*Your task*. Output exactly the lines from the one with "class: Aves" through the last line of the data below, both included, and nothing more.

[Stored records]
____________________

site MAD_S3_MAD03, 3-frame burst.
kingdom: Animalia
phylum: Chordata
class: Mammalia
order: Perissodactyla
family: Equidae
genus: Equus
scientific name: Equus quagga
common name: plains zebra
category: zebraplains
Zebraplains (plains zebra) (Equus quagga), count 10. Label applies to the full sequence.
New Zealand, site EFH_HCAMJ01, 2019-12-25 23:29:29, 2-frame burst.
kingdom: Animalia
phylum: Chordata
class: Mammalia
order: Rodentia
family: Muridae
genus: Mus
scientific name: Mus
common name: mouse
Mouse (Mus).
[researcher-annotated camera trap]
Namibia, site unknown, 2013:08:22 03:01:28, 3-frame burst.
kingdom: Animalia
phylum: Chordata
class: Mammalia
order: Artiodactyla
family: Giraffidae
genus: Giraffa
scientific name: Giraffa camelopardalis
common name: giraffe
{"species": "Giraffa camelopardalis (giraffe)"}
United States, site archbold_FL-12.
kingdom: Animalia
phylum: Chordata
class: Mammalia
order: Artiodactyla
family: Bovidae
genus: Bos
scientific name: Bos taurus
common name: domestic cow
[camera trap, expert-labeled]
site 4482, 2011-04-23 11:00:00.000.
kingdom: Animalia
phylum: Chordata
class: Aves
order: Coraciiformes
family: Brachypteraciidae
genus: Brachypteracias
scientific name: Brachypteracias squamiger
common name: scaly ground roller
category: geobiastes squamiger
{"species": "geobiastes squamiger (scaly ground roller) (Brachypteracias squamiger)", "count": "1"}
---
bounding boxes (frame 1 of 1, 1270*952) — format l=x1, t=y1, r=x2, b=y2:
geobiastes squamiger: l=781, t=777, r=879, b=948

____________________

*Task result*.
class: Aves
order: Coraciiformes
family: Brachypteraciidae
genus: Brachypteracias
scientific name: Brachypteracias squamiger
common name: scaly ground roller
category: geobiastes squamiger
{"species": "geobiastes squamiger (scaly ground roller) (Brachypteracias squamiger)", "count": "1"}
---
bounding boxes (frame 1 of 1, 1270*952) — format l=x1, t=y1, r=x2, b=y2:
geobiastes squamiger: l=781, t=777, r=879, b=948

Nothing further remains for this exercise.